4. Clarity and Depth:
The manuscript does an excellent job explaining the logic behind severity-certainty structuring, lead-time sensitivity, and score weighting using realistic examples.
5. Open-Source Tooling:
Providing a Python implementation in the scores package adds major value and supports reproducibility.
Specific Comments:
1. Terminology and Framing:
While the mathematical rigor is a strength, early sections could benefit from briefly reinforcing why these inconsistencies in risk matrices matter for public safety and policy credibility. Consider simplifying the initial explanation of “forecast directive” and “warning directive” for non-technical readers.
2. Comparison with Existing Systems:
The distinction from the UK Met Office (UKMO) and other operational frameworks is clear, but it might help to include a side-by-side visual comparison in an appendix or supplementary material (if possible).
3. Evaluation Weights:
The method for deriving weights from stakeholder input (e.g., community consultation on false alarm vs. miss costs) is strong. However, a brief reflection on the subjectivity and variability in such consultations would add depth.

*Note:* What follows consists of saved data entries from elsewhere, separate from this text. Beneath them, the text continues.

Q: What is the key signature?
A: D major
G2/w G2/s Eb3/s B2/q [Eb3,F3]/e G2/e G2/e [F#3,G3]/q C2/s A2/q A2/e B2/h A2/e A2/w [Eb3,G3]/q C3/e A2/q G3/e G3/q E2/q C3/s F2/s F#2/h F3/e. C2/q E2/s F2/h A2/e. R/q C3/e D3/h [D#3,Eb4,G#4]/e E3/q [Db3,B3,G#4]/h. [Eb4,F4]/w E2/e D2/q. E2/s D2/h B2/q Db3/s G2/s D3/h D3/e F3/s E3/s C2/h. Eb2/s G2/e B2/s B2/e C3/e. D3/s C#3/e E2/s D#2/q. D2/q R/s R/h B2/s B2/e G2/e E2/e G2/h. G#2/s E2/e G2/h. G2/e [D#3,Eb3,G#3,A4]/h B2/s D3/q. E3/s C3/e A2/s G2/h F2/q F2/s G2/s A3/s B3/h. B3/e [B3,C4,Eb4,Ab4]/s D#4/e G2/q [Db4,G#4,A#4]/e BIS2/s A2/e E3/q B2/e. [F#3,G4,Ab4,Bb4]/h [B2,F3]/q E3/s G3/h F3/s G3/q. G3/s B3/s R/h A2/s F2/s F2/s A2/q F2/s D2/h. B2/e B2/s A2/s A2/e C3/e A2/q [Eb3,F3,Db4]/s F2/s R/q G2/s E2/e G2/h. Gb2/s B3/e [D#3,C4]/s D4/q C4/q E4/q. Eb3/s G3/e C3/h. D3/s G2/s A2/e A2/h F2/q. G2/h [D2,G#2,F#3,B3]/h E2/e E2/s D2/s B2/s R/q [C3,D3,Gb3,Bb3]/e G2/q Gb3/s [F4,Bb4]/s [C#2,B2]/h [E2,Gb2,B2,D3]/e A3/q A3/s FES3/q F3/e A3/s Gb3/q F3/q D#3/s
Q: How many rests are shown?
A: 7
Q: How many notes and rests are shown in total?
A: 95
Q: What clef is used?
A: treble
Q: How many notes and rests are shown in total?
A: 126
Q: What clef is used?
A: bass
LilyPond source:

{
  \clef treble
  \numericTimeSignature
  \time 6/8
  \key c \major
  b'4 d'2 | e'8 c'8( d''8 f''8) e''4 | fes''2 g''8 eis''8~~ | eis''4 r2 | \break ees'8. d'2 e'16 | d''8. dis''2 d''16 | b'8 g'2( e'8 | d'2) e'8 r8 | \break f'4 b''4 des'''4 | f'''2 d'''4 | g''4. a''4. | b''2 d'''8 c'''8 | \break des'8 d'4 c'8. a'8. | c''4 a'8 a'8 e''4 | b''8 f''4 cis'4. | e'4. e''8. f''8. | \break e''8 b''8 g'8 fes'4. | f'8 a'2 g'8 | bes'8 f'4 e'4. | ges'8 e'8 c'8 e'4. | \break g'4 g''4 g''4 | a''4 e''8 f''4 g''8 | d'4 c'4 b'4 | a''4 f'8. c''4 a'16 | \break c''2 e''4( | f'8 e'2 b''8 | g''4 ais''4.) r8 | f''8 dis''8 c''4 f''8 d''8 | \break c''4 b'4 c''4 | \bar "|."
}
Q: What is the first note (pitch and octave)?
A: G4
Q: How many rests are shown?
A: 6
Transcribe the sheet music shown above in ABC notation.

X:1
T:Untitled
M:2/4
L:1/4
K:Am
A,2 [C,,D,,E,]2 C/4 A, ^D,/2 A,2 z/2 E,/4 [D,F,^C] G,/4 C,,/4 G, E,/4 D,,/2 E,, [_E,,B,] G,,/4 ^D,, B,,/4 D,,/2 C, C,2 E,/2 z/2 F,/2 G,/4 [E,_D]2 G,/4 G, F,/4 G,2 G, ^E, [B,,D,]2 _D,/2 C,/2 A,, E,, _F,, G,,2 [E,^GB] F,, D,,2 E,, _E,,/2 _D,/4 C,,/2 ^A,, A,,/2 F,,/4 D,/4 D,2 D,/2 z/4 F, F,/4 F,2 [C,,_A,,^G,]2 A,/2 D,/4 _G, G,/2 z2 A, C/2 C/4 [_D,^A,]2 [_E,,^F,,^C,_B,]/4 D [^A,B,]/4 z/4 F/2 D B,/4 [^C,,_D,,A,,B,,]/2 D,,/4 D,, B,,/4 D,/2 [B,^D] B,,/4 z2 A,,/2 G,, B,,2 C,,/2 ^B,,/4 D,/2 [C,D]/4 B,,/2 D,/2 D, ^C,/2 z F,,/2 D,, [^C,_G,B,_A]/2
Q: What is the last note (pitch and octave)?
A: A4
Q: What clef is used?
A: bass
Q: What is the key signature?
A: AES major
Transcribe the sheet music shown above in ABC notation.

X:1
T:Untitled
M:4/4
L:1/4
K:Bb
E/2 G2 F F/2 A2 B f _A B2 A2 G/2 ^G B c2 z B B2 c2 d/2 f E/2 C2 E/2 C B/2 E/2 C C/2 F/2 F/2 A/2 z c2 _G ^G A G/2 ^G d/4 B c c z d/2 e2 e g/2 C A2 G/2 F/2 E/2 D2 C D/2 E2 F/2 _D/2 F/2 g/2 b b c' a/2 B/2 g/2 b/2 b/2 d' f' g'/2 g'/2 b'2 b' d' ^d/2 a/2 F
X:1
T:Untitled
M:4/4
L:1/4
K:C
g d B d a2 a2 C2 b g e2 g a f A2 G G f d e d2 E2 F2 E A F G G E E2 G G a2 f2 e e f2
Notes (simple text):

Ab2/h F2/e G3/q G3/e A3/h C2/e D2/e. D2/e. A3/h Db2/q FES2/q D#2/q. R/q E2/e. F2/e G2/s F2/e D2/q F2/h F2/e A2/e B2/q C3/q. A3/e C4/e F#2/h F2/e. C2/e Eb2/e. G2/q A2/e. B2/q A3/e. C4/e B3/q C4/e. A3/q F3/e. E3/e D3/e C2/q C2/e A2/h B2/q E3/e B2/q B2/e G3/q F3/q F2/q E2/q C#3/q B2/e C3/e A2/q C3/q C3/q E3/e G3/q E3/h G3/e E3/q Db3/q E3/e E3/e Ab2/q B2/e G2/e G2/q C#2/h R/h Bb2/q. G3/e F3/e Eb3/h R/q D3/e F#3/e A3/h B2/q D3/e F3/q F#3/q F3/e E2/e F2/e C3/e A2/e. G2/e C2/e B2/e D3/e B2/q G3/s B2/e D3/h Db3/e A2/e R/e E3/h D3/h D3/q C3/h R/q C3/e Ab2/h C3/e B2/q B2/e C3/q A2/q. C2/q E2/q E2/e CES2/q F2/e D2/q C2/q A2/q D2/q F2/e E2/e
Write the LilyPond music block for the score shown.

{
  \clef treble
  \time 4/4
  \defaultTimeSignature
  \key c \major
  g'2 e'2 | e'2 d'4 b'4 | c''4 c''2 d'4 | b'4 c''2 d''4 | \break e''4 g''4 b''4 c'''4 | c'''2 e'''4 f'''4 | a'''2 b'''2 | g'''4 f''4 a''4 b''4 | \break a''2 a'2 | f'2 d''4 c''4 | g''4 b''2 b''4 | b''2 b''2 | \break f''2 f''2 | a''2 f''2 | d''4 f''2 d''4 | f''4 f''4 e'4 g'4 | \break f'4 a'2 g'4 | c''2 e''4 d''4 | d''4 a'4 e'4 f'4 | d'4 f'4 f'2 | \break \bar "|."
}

4. Scalability to Multi-Hazard Systems:
Although the framework is hazard-agnostic, a discussion on how it could scale or adapt to multi-hazard interactions (e.g., flood + wind) would strengthen its applicability. That being said, it would be helpful to shed light on this framework toward earthquake hazards as they are growing in frequency (if possible).
5. Lead Time Scaling:
The use of distinct matrices for LONG-, MID-, and SHORT-range phases is excellent. It would be helpful to mention how this could be dynamically updated as new ensemble data arrives.